The major breakthrough, perhaps, in the IVF research in Nigeria , according to Ajayi, who stormed the Garden City to continue his fight against unethical intrusion in the IVF world, is the message that infertility cannot be a spiritual problem but purely a medical case. Any of four problems can hinder a woman from achieving pregnancy- problems with the egg, the sperm, the tube or the uterus. “I have not seen any infertility case that did not touch any of the above four,” Ajayi said.
Insisting that IVF practitioners do not make life, Ajayi said medical experts merely intervene to help the interaction of the four parts mentioned above to produce pregnancy and help raise a baby, and warned that infection (some caused by bad abortion) was a major cause of tube-blocking. He explained how fibroids destroy the uterus and stop pregnancies.
Despite the intimidating fees, the chief clinical director said not more than 25 per cent of attempts would result in pregnancy, whether by natural means or by IVF. “We do our best but only God allows the fertilisation to occur, whether in the bedroom or in the laboratory.”
Many African countries now look up to the Bridge Clinic for babies and even Europeans flock to the Bridge to achieve pregnancies. Ajayi said this was due to the certification his clinic got from the International Standards Organisation (ISO) and other international bodies on a yearly renewal basis.

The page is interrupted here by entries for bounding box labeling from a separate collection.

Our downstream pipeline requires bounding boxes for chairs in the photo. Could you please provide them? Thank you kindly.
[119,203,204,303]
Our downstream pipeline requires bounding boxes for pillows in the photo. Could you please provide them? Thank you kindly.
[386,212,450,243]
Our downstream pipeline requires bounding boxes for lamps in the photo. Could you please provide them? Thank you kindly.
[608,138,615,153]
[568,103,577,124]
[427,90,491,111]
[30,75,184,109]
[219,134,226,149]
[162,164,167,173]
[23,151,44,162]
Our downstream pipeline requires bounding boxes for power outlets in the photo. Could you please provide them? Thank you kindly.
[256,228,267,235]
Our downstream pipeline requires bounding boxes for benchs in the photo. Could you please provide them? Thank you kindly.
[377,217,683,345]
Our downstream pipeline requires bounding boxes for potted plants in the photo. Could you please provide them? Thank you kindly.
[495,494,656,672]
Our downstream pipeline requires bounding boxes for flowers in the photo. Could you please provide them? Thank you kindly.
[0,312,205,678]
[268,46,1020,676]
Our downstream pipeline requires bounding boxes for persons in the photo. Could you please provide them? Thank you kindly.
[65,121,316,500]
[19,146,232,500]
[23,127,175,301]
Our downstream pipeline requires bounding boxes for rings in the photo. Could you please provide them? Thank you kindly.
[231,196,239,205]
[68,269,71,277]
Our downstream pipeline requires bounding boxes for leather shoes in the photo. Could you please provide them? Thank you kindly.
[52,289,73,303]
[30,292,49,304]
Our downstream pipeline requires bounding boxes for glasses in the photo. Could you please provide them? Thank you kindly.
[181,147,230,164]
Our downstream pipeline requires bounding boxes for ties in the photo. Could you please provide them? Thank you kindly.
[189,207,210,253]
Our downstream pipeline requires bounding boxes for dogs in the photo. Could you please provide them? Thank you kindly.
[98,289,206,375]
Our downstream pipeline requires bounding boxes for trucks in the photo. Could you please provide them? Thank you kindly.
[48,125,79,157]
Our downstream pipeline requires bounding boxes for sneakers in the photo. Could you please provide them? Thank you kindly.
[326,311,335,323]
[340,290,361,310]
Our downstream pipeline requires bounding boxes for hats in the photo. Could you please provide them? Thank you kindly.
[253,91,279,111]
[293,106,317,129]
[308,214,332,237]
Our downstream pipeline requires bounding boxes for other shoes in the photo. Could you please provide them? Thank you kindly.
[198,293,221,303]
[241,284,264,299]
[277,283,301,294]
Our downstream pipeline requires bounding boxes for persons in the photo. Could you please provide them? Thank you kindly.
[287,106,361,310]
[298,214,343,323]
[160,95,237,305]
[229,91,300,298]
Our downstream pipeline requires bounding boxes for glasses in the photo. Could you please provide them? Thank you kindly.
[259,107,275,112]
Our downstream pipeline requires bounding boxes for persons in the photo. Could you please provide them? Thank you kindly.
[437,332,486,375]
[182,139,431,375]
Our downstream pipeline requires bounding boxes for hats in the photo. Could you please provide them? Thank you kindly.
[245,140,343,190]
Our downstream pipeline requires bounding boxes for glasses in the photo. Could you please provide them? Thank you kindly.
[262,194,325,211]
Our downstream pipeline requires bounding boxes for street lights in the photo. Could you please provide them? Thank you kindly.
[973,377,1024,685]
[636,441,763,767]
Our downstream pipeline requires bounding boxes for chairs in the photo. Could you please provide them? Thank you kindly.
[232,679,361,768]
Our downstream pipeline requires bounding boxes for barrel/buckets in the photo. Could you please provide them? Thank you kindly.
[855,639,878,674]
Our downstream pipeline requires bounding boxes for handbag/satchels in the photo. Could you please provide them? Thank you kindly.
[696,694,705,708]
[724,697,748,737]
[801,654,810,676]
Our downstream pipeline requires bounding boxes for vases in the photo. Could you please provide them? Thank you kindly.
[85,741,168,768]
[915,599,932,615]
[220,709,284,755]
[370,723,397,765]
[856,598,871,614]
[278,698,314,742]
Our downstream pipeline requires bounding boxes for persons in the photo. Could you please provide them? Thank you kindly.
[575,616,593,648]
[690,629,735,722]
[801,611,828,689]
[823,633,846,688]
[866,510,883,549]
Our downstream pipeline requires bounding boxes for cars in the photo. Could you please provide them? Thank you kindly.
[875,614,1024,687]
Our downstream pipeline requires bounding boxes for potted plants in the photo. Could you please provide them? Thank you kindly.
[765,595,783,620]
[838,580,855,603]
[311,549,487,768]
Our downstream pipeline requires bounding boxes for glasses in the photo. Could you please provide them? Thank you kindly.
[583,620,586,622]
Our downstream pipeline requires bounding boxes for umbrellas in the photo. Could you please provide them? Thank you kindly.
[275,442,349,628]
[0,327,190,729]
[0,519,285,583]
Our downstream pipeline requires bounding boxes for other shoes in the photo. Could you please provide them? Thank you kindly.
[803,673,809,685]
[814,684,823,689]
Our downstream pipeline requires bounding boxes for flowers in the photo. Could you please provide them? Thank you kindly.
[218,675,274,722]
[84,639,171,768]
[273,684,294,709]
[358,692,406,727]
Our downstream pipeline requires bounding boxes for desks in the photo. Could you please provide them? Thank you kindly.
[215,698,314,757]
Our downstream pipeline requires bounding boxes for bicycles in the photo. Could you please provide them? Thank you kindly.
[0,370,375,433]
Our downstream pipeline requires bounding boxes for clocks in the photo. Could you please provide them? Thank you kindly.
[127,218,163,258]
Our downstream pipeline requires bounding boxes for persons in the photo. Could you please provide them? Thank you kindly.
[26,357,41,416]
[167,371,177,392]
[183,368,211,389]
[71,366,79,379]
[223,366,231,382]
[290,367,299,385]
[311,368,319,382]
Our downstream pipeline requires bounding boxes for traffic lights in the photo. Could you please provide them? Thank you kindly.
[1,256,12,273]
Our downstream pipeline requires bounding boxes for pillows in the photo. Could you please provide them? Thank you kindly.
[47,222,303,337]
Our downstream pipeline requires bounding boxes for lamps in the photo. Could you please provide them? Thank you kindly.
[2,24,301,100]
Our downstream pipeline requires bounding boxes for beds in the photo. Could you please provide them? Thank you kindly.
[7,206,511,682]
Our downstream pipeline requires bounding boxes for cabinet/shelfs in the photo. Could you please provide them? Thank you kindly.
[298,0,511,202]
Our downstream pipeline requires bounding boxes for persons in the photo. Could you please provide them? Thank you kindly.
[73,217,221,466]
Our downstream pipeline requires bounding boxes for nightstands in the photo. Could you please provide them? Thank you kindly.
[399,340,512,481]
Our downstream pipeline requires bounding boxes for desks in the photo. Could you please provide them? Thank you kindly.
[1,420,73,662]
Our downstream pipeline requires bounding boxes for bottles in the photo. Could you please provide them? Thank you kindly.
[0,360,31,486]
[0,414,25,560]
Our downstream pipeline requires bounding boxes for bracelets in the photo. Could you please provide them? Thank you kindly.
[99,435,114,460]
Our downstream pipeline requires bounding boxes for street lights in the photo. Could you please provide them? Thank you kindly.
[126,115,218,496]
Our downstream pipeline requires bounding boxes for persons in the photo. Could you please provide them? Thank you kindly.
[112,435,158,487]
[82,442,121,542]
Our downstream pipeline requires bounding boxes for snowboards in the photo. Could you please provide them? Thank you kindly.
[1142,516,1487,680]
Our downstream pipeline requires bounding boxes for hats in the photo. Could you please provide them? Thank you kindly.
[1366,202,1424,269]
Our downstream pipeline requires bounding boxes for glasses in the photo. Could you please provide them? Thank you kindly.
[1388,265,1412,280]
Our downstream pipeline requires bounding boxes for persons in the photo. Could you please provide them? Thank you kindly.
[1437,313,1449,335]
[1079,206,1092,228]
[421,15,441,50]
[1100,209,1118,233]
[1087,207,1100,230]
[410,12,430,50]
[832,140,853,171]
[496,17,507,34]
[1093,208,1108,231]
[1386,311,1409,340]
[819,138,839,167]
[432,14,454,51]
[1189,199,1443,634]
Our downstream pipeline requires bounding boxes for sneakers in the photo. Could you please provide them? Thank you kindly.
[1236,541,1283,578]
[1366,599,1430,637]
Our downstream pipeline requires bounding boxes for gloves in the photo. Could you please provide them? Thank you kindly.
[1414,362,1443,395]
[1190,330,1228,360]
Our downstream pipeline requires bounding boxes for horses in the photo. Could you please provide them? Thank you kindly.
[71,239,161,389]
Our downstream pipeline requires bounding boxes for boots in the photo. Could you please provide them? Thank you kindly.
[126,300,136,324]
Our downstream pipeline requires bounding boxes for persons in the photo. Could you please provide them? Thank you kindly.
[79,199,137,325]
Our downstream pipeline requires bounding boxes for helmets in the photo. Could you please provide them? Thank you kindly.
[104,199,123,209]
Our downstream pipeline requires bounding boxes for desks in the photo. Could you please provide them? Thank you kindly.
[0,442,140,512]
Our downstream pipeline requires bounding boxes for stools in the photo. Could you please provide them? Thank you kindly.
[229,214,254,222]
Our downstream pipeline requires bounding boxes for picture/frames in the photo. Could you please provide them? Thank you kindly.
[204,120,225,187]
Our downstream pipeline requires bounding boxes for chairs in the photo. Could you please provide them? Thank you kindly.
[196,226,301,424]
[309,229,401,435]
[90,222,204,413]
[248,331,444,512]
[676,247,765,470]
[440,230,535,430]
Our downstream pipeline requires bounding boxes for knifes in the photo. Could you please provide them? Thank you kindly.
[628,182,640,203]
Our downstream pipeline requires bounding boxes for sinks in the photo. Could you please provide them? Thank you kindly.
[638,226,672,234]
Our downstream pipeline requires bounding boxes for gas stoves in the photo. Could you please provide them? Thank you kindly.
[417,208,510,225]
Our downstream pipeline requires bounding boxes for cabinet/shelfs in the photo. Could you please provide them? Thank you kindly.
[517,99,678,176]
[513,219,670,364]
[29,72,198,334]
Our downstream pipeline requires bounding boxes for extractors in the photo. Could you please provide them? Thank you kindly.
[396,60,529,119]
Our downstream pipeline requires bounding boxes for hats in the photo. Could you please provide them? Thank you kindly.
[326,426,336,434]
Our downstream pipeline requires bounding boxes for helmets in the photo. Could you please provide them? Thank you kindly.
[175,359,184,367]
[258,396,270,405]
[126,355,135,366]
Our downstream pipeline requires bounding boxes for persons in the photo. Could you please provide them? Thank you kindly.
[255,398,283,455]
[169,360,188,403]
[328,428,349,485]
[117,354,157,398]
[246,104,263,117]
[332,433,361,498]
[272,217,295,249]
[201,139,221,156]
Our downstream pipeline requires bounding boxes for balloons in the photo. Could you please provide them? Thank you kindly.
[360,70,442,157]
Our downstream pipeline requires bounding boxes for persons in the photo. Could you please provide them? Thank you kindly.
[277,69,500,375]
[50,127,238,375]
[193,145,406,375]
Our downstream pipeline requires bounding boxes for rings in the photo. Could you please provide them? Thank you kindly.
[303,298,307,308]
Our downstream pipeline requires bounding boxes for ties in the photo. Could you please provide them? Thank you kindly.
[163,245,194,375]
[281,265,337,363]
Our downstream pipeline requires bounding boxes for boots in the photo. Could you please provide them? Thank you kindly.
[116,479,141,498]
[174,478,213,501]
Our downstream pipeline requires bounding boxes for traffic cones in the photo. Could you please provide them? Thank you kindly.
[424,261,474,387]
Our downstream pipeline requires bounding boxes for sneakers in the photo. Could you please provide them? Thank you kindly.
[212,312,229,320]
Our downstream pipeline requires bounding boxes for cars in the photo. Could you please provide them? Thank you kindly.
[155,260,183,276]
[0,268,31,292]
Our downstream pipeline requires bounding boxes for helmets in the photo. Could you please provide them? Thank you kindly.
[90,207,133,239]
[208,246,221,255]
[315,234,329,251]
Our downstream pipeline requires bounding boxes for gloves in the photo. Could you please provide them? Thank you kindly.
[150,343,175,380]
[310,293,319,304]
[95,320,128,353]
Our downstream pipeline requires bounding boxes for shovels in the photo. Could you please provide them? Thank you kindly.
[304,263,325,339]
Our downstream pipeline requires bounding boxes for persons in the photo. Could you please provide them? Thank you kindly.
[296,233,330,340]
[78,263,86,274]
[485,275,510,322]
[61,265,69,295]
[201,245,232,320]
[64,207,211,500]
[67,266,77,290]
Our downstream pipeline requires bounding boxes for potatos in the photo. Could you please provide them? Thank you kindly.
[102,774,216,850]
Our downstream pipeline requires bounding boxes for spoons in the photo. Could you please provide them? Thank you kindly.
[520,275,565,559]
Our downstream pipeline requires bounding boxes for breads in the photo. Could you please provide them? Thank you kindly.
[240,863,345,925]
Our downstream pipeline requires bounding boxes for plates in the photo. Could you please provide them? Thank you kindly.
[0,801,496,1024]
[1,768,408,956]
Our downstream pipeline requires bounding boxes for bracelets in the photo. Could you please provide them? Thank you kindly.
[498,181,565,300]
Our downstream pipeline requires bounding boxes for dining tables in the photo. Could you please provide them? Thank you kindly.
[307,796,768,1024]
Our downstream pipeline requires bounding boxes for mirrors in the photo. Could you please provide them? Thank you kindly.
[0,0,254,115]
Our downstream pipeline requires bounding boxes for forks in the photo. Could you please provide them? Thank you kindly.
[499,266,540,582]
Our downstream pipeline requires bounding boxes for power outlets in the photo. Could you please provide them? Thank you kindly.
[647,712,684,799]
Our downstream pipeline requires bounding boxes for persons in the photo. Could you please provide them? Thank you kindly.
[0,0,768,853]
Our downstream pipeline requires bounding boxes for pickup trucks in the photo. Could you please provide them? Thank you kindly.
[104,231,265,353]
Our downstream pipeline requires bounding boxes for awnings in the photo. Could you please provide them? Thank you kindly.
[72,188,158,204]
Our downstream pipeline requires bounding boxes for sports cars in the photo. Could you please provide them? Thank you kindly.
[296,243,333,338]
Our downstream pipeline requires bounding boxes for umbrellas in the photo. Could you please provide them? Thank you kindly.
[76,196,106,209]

This allows the Bridge to carry out works in intra-cytoplasmic sperm injection (ICSI), surgical sperm collection (SSC), ovum (egg) donation, Embryo Freezing, Semen Freezing, etc, sperm storage, family balancing, IVF surgery, donor sperm services, etc, which seem to justify the cost profile. In all these, Ajayi said the Bridge Clinic posed huge clinical advantage due to international collaboration, experience, high-tech prowess, and high ethical insistence.
In Port Harcourt , the rate of success has been high, he disclosed. The expert attributed this to early attention, saying most pregnancy seekers in the region seek early medical (IVF) intervention instead of going to wrong places where issues would be complicated before resorting to medical intervention, now with higher costs and higher failure rates.
On why many Nigerian IVF pregnancies lead to multiple babies, the expert said many doctors insert up to seven fertilised eggs instead of recommended maximum two. “They are eager to achieve results and so they resort to unethical methods,” he said.
Ajayi is carrying his campaign for ethical IVF practice in Nigeria and a strong call for regulation to all parts of Nigeria . His group may be drafting a memorandum that helps craft a legislation, as he said the lack of regulation had brought absence of trust in IVF practice in Nigeria , and eventual capital flight. “Most civilised people do not accept anything that does not have a seal of regulatory certification, and what they do is to travel to where such seals exist. This is why we insist on a regulated IVF environment,” he declared in Port Harcourt where he held sessions with various stakeholders in the field, including journalists and medical doctors.